* Begin Input *

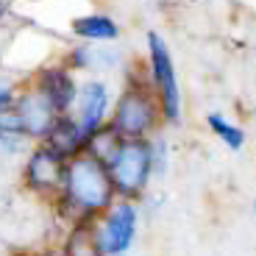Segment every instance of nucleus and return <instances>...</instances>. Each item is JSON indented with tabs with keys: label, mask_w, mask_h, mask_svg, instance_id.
<instances>
[{
	"label": "nucleus",
	"mask_w": 256,
	"mask_h": 256,
	"mask_svg": "<svg viewBox=\"0 0 256 256\" xmlns=\"http://www.w3.org/2000/svg\"><path fill=\"white\" fill-rule=\"evenodd\" d=\"M114 198L117 192L109 170H106V162L81 150L67 159L62 190L50 200L53 218L67 228L78 220H92L106 206L114 204Z\"/></svg>",
	"instance_id": "obj_1"
},
{
	"label": "nucleus",
	"mask_w": 256,
	"mask_h": 256,
	"mask_svg": "<svg viewBox=\"0 0 256 256\" xmlns=\"http://www.w3.org/2000/svg\"><path fill=\"white\" fill-rule=\"evenodd\" d=\"M109 128L122 140H134V136H154L156 128L164 122L162 106L150 90V78L148 70L140 72V67H128L122 92L112 103L109 112Z\"/></svg>",
	"instance_id": "obj_2"
},
{
	"label": "nucleus",
	"mask_w": 256,
	"mask_h": 256,
	"mask_svg": "<svg viewBox=\"0 0 256 256\" xmlns=\"http://www.w3.org/2000/svg\"><path fill=\"white\" fill-rule=\"evenodd\" d=\"M106 170L112 176L117 198L140 200L154 178V156H150V136L120 140L106 156Z\"/></svg>",
	"instance_id": "obj_3"
},
{
	"label": "nucleus",
	"mask_w": 256,
	"mask_h": 256,
	"mask_svg": "<svg viewBox=\"0 0 256 256\" xmlns=\"http://www.w3.org/2000/svg\"><path fill=\"white\" fill-rule=\"evenodd\" d=\"M140 231V204L131 198H114L100 214L92 218V234L100 256H126Z\"/></svg>",
	"instance_id": "obj_4"
},
{
	"label": "nucleus",
	"mask_w": 256,
	"mask_h": 256,
	"mask_svg": "<svg viewBox=\"0 0 256 256\" xmlns=\"http://www.w3.org/2000/svg\"><path fill=\"white\" fill-rule=\"evenodd\" d=\"M148 78H150V90H154L156 100L162 106V117L170 126L181 122V90H178V78H176V64L173 53L167 48L164 36H159L156 31H148Z\"/></svg>",
	"instance_id": "obj_5"
},
{
	"label": "nucleus",
	"mask_w": 256,
	"mask_h": 256,
	"mask_svg": "<svg viewBox=\"0 0 256 256\" xmlns=\"http://www.w3.org/2000/svg\"><path fill=\"white\" fill-rule=\"evenodd\" d=\"M64 167H67V156L50 145V142H31L28 154L22 156V170L20 178L22 186L31 192L34 198L50 204L62 190L64 181Z\"/></svg>",
	"instance_id": "obj_6"
},
{
	"label": "nucleus",
	"mask_w": 256,
	"mask_h": 256,
	"mask_svg": "<svg viewBox=\"0 0 256 256\" xmlns=\"http://www.w3.org/2000/svg\"><path fill=\"white\" fill-rule=\"evenodd\" d=\"M26 84L34 86L42 98H48L56 112H70L81 81L76 78V70H70L64 62H45L28 72Z\"/></svg>",
	"instance_id": "obj_7"
},
{
	"label": "nucleus",
	"mask_w": 256,
	"mask_h": 256,
	"mask_svg": "<svg viewBox=\"0 0 256 256\" xmlns=\"http://www.w3.org/2000/svg\"><path fill=\"white\" fill-rule=\"evenodd\" d=\"M14 112H17V120H20L22 134H26L31 142L48 140L53 122H56L58 114H62V112L53 109V103L48 100V98H42L34 86H28L26 81L20 84V90H17Z\"/></svg>",
	"instance_id": "obj_8"
},
{
	"label": "nucleus",
	"mask_w": 256,
	"mask_h": 256,
	"mask_svg": "<svg viewBox=\"0 0 256 256\" xmlns=\"http://www.w3.org/2000/svg\"><path fill=\"white\" fill-rule=\"evenodd\" d=\"M112 90L103 78H86V81L78 84V95L72 103L70 114L81 122V128L86 134H92L95 128L106 126L112 112Z\"/></svg>",
	"instance_id": "obj_9"
},
{
	"label": "nucleus",
	"mask_w": 256,
	"mask_h": 256,
	"mask_svg": "<svg viewBox=\"0 0 256 256\" xmlns=\"http://www.w3.org/2000/svg\"><path fill=\"white\" fill-rule=\"evenodd\" d=\"M70 34L76 39H81V42L106 45V42L120 39V26H117V20L109 17V14L90 12V14H81V17L70 20Z\"/></svg>",
	"instance_id": "obj_10"
},
{
	"label": "nucleus",
	"mask_w": 256,
	"mask_h": 256,
	"mask_svg": "<svg viewBox=\"0 0 256 256\" xmlns=\"http://www.w3.org/2000/svg\"><path fill=\"white\" fill-rule=\"evenodd\" d=\"M62 62L76 72H95V70H112L117 64V53L109 48H98L92 42H81L70 45L62 53Z\"/></svg>",
	"instance_id": "obj_11"
},
{
	"label": "nucleus",
	"mask_w": 256,
	"mask_h": 256,
	"mask_svg": "<svg viewBox=\"0 0 256 256\" xmlns=\"http://www.w3.org/2000/svg\"><path fill=\"white\" fill-rule=\"evenodd\" d=\"M86 136H90V134L81 128V122H78L70 112H62L58 120L53 122V128H50V134H48L45 142H50L56 150H62V154L70 159V156H76V154H81V150H84Z\"/></svg>",
	"instance_id": "obj_12"
},
{
	"label": "nucleus",
	"mask_w": 256,
	"mask_h": 256,
	"mask_svg": "<svg viewBox=\"0 0 256 256\" xmlns=\"http://www.w3.org/2000/svg\"><path fill=\"white\" fill-rule=\"evenodd\" d=\"M58 250H62V256H100L95 234H92V220H78V223L67 226Z\"/></svg>",
	"instance_id": "obj_13"
},
{
	"label": "nucleus",
	"mask_w": 256,
	"mask_h": 256,
	"mask_svg": "<svg viewBox=\"0 0 256 256\" xmlns=\"http://www.w3.org/2000/svg\"><path fill=\"white\" fill-rule=\"evenodd\" d=\"M206 126H209L212 131H214V136H220V142L228 145L231 150H240V148L245 145V131L240 126H234V122H228L223 114H218V112L206 114Z\"/></svg>",
	"instance_id": "obj_14"
},
{
	"label": "nucleus",
	"mask_w": 256,
	"mask_h": 256,
	"mask_svg": "<svg viewBox=\"0 0 256 256\" xmlns=\"http://www.w3.org/2000/svg\"><path fill=\"white\" fill-rule=\"evenodd\" d=\"M120 140H122V136H117L114 131L109 128V122H106V126L95 128V131L86 136V145H84V150H86V154H92V156H98V159H106V156L112 154V148H114Z\"/></svg>",
	"instance_id": "obj_15"
},
{
	"label": "nucleus",
	"mask_w": 256,
	"mask_h": 256,
	"mask_svg": "<svg viewBox=\"0 0 256 256\" xmlns=\"http://www.w3.org/2000/svg\"><path fill=\"white\" fill-rule=\"evenodd\" d=\"M28 148H31V140L22 131H0V162L22 159Z\"/></svg>",
	"instance_id": "obj_16"
},
{
	"label": "nucleus",
	"mask_w": 256,
	"mask_h": 256,
	"mask_svg": "<svg viewBox=\"0 0 256 256\" xmlns=\"http://www.w3.org/2000/svg\"><path fill=\"white\" fill-rule=\"evenodd\" d=\"M167 142L162 136H150V156H154V178L156 176H164L167 170Z\"/></svg>",
	"instance_id": "obj_17"
},
{
	"label": "nucleus",
	"mask_w": 256,
	"mask_h": 256,
	"mask_svg": "<svg viewBox=\"0 0 256 256\" xmlns=\"http://www.w3.org/2000/svg\"><path fill=\"white\" fill-rule=\"evenodd\" d=\"M17 84H6L0 81V109H12L14 100H17Z\"/></svg>",
	"instance_id": "obj_18"
},
{
	"label": "nucleus",
	"mask_w": 256,
	"mask_h": 256,
	"mask_svg": "<svg viewBox=\"0 0 256 256\" xmlns=\"http://www.w3.org/2000/svg\"><path fill=\"white\" fill-rule=\"evenodd\" d=\"M12 17V0H0V26Z\"/></svg>",
	"instance_id": "obj_19"
},
{
	"label": "nucleus",
	"mask_w": 256,
	"mask_h": 256,
	"mask_svg": "<svg viewBox=\"0 0 256 256\" xmlns=\"http://www.w3.org/2000/svg\"><path fill=\"white\" fill-rule=\"evenodd\" d=\"M26 256H62V250H58V245H56V248H42V250H31V254H26Z\"/></svg>",
	"instance_id": "obj_20"
},
{
	"label": "nucleus",
	"mask_w": 256,
	"mask_h": 256,
	"mask_svg": "<svg viewBox=\"0 0 256 256\" xmlns=\"http://www.w3.org/2000/svg\"><path fill=\"white\" fill-rule=\"evenodd\" d=\"M22 3H36V0H22Z\"/></svg>",
	"instance_id": "obj_21"
}]
</instances>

* End Input *

- Do this -
Rewrite the listing above from its first line through the line containing "84L34 86L42 98H48L56", replacing "mask_svg" with "outline_svg" and leaving everything else unchanged. Omit the pictures.

- Written response -
Segment every instance of nucleus and return <instances>...</instances>. Each item is JSON indented with tabs with keys: label, mask_w, mask_h, outline_svg, instance_id.
<instances>
[{
	"label": "nucleus",
	"mask_w": 256,
	"mask_h": 256,
	"outline_svg": "<svg viewBox=\"0 0 256 256\" xmlns=\"http://www.w3.org/2000/svg\"><path fill=\"white\" fill-rule=\"evenodd\" d=\"M114 198L117 192L109 170H106V162L81 150L67 159L62 190L50 200L53 218L67 228L78 220H92L106 206L114 204Z\"/></svg>",
	"instance_id": "obj_1"
},
{
	"label": "nucleus",
	"mask_w": 256,
	"mask_h": 256,
	"outline_svg": "<svg viewBox=\"0 0 256 256\" xmlns=\"http://www.w3.org/2000/svg\"><path fill=\"white\" fill-rule=\"evenodd\" d=\"M109 128L122 140H134V136H154L156 128L164 122L162 106L150 90V78L148 70L140 72V67H128L122 92L112 103L109 112Z\"/></svg>",
	"instance_id": "obj_2"
},
{
	"label": "nucleus",
	"mask_w": 256,
	"mask_h": 256,
	"outline_svg": "<svg viewBox=\"0 0 256 256\" xmlns=\"http://www.w3.org/2000/svg\"><path fill=\"white\" fill-rule=\"evenodd\" d=\"M106 170L112 176L117 198L140 200L154 178V156H150V136L120 140L106 156Z\"/></svg>",
	"instance_id": "obj_3"
},
{
	"label": "nucleus",
	"mask_w": 256,
	"mask_h": 256,
	"outline_svg": "<svg viewBox=\"0 0 256 256\" xmlns=\"http://www.w3.org/2000/svg\"><path fill=\"white\" fill-rule=\"evenodd\" d=\"M140 231V204L131 198H114L100 214L92 218V234L100 256H126Z\"/></svg>",
	"instance_id": "obj_4"
},
{
	"label": "nucleus",
	"mask_w": 256,
	"mask_h": 256,
	"outline_svg": "<svg viewBox=\"0 0 256 256\" xmlns=\"http://www.w3.org/2000/svg\"><path fill=\"white\" fill-rule=\"evenodd\" d=\"M148 78H150V90H154L156 100L162 106V117L170 126L181 122V90H178V78H176V64L173 53L167 48L164 36H159L156 31H148Z\"/></svg>",
	"instance_id": "obj_5"
},
{
	"label": "nucleus",
	"mask_w": 256,
	"mask_h": 256,
	"outline_svg": "<svg viewBox=\"0 0 256 256\" xmlns=\"http://www.w3.org/2000/svg\"><path fill=\"white\" fill-rule=\"evenodd\" d=\"M64 167H67V156L50 145V142H31L28 154L22 156V170L20 178L22 186L31 192L34 198L50 204L62 190L64 181Z\"/></svg>",
	"instance_id": "obj_6"
},
{
	"label": "nucleus",
	"mask_w": 256,
	"mask_h": 256,
	"outline_svg": "<svg viewBox=\"0 0 256 256\" xmlns=\"http://www.w3.org/2000/svg\"><path fill=\"white\" fill-rule=\"evenodd\" d=\"M26 84L34 86L42 98H48L56 112H70L81 81L76 78V70H70L64 62H45L28 72Z\"/></svg>",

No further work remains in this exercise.